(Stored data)

****************

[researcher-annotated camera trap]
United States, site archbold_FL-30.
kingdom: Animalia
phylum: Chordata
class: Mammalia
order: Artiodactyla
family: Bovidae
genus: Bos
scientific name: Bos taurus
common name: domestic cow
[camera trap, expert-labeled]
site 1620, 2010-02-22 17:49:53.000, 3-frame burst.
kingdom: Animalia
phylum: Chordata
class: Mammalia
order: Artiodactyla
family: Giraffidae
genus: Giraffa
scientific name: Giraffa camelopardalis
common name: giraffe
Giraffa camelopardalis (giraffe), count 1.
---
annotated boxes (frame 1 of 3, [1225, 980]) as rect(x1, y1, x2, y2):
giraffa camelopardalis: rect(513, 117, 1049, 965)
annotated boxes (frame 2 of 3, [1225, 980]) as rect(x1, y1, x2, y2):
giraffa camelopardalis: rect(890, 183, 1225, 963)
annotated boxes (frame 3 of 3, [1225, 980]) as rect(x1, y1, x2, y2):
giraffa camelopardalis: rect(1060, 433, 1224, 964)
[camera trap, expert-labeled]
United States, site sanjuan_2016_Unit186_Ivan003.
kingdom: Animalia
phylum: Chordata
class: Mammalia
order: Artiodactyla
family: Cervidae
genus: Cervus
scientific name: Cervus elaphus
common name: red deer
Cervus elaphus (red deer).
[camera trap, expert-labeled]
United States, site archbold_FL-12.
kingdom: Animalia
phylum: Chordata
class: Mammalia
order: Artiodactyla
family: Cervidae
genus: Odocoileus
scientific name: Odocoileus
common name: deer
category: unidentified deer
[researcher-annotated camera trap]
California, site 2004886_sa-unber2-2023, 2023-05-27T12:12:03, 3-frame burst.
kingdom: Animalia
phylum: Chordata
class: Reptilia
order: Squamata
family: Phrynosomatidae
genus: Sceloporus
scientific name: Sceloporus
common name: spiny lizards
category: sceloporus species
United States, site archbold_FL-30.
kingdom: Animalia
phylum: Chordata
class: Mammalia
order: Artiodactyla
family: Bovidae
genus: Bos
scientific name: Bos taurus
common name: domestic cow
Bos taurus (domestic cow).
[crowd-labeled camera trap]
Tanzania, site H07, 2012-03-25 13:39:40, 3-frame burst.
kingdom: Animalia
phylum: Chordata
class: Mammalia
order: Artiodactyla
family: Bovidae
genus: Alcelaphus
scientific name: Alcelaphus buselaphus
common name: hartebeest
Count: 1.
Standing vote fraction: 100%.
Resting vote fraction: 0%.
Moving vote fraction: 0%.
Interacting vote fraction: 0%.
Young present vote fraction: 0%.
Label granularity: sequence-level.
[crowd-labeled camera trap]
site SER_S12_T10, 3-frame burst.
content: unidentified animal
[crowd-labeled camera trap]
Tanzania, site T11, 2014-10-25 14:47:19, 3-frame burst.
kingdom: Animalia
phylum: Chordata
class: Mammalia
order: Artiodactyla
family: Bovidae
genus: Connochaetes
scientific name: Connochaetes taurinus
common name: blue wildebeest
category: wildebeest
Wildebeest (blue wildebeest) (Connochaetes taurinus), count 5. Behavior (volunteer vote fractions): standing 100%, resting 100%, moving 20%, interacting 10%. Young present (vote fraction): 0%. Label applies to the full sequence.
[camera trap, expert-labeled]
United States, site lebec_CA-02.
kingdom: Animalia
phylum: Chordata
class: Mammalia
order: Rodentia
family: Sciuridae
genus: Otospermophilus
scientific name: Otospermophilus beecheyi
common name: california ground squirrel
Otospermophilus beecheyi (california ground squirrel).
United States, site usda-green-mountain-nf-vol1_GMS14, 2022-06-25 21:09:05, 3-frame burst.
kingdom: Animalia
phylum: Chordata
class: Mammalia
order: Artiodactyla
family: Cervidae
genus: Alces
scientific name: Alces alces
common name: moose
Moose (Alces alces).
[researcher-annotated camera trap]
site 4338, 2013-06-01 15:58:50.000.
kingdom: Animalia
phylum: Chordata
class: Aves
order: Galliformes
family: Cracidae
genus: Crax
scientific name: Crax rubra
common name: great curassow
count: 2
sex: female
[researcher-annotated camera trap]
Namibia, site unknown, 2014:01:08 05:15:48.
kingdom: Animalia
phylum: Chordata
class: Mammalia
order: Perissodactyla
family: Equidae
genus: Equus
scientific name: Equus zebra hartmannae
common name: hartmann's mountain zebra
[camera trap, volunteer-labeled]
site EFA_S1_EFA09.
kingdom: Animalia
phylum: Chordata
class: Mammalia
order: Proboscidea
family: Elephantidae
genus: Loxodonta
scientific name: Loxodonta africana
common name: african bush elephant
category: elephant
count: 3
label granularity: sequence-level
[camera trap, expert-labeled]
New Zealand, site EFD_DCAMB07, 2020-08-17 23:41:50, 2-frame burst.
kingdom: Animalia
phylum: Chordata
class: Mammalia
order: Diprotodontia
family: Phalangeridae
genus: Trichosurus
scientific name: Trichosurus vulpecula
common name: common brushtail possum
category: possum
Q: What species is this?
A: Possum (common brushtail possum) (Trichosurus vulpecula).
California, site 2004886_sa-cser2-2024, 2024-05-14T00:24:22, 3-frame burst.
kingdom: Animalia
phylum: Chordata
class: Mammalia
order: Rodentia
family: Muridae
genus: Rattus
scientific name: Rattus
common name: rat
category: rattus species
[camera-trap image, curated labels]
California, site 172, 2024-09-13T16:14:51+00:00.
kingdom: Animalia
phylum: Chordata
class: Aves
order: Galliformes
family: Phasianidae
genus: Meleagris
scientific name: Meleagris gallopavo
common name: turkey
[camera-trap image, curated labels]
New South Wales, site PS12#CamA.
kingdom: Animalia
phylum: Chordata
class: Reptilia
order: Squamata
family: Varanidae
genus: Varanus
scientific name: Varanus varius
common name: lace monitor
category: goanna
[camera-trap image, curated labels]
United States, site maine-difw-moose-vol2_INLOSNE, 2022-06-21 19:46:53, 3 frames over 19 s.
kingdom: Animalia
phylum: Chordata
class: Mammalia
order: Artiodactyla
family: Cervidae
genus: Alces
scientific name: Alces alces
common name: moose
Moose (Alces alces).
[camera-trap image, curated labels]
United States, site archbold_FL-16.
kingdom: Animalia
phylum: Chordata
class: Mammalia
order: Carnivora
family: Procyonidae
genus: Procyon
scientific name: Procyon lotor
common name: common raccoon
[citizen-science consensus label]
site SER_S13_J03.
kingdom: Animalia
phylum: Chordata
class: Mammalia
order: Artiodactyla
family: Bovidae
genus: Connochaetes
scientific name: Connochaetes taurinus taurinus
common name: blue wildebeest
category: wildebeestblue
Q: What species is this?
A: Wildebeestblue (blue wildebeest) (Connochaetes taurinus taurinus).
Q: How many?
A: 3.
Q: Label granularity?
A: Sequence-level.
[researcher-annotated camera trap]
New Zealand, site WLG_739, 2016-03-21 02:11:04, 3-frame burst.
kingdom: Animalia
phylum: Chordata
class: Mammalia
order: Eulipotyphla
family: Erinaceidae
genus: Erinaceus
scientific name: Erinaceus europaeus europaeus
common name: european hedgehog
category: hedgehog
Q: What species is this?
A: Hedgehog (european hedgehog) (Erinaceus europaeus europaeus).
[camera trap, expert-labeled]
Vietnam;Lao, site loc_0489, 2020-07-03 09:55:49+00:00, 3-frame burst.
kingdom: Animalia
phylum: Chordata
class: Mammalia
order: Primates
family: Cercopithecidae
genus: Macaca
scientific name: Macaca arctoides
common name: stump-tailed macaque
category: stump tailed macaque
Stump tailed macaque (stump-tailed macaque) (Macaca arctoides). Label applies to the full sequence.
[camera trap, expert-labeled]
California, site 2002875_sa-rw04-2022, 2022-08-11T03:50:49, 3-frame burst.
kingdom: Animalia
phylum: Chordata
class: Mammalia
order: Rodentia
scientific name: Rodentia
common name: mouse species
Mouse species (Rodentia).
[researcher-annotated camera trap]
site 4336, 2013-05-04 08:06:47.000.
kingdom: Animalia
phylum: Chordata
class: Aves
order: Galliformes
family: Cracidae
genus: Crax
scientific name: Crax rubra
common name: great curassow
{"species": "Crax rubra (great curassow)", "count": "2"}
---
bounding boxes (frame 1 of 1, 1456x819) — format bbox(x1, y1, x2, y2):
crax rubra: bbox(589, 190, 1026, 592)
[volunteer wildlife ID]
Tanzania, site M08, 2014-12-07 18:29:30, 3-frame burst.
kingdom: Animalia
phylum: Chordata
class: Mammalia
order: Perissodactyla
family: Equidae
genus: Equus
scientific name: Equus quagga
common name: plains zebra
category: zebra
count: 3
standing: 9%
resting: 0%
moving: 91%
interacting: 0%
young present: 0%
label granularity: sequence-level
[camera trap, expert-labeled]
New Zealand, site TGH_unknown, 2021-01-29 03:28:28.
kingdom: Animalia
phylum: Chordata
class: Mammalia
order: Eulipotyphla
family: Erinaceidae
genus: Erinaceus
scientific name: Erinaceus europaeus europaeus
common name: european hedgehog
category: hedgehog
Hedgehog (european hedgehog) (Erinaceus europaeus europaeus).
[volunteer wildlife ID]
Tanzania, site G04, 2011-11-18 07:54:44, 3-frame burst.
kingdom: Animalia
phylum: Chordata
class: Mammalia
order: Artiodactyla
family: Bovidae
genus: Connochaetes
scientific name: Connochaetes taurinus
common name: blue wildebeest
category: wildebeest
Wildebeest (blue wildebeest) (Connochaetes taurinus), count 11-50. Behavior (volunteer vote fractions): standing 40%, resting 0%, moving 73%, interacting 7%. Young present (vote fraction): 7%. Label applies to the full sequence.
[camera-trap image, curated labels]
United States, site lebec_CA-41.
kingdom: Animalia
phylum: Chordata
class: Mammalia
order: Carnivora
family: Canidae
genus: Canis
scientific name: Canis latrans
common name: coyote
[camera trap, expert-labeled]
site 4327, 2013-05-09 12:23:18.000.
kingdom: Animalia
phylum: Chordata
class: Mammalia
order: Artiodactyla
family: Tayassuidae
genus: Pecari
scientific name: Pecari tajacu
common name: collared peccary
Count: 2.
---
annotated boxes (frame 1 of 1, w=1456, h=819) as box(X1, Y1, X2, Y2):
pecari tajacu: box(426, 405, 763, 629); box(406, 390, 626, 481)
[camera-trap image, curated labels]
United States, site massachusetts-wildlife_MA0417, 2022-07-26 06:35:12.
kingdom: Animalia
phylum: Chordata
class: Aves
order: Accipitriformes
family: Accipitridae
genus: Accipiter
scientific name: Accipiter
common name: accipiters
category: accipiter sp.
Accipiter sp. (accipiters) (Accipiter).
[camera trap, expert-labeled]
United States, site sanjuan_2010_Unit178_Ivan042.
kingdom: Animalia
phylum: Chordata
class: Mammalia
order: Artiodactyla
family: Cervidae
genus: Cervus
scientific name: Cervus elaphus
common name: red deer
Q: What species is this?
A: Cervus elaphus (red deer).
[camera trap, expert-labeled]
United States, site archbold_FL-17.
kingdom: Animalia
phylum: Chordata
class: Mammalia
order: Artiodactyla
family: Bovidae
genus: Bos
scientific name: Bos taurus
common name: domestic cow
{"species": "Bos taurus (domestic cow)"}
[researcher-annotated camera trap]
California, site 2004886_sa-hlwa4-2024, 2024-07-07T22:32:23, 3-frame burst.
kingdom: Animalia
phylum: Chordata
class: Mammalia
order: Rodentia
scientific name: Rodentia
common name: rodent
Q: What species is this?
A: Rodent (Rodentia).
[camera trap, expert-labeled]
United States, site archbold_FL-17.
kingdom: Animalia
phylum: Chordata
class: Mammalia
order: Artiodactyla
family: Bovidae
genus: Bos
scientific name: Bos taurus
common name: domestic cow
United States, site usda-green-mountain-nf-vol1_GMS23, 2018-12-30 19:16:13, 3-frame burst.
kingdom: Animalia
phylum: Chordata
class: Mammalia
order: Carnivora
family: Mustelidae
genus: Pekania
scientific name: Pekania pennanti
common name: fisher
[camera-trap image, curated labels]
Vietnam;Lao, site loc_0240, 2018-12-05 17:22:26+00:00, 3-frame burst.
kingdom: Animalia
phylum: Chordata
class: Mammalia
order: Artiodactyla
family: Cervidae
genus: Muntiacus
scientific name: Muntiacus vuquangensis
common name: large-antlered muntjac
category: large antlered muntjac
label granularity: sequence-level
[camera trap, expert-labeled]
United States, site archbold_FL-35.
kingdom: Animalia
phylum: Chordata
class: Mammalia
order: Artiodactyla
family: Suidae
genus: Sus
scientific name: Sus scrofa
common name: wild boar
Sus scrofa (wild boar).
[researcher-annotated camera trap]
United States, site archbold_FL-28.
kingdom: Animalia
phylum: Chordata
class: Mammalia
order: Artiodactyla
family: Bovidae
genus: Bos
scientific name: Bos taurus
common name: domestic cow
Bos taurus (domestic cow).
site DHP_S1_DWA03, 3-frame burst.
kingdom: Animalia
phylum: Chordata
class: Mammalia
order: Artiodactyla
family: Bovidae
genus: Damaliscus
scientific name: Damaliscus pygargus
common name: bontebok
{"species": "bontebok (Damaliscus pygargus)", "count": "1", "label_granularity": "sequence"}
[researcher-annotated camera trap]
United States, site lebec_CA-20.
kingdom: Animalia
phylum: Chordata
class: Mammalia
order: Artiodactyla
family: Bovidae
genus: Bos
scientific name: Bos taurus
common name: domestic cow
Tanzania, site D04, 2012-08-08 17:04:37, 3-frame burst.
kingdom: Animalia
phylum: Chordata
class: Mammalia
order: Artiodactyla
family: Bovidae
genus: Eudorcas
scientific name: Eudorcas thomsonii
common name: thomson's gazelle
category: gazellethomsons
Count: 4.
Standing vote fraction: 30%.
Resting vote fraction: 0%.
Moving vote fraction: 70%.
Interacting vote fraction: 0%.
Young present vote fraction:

****************

_WHAT YOU ARE ASKED TO DO_
Would you set down, word for word, the lines from the opening of the entries above through the line with "scientific name: Giraffa camelopardalis", both included, and no others?

_ANSWER TO THIS EXERCISE_
[researcher-annotated camera trap]
United States, site archbold_FL-30.
kingdom: Animalia
phylum: Chordata
class: Mammalia
order: Artiodactyla
family: Bovidae
genus: Bos
scientific name: Bos taurus
common name: domestic cow
[camera trap, expert-labeled]
site 1620, 2010-02-22 17:49:53.000, 3-frame burst.
kingdom: Animalia
phylum: Chordata
class: Mammalia
order: Artiodactyla
family: Giraffidae
genus: Giraffa
scientific name: Giraffa camelopardalis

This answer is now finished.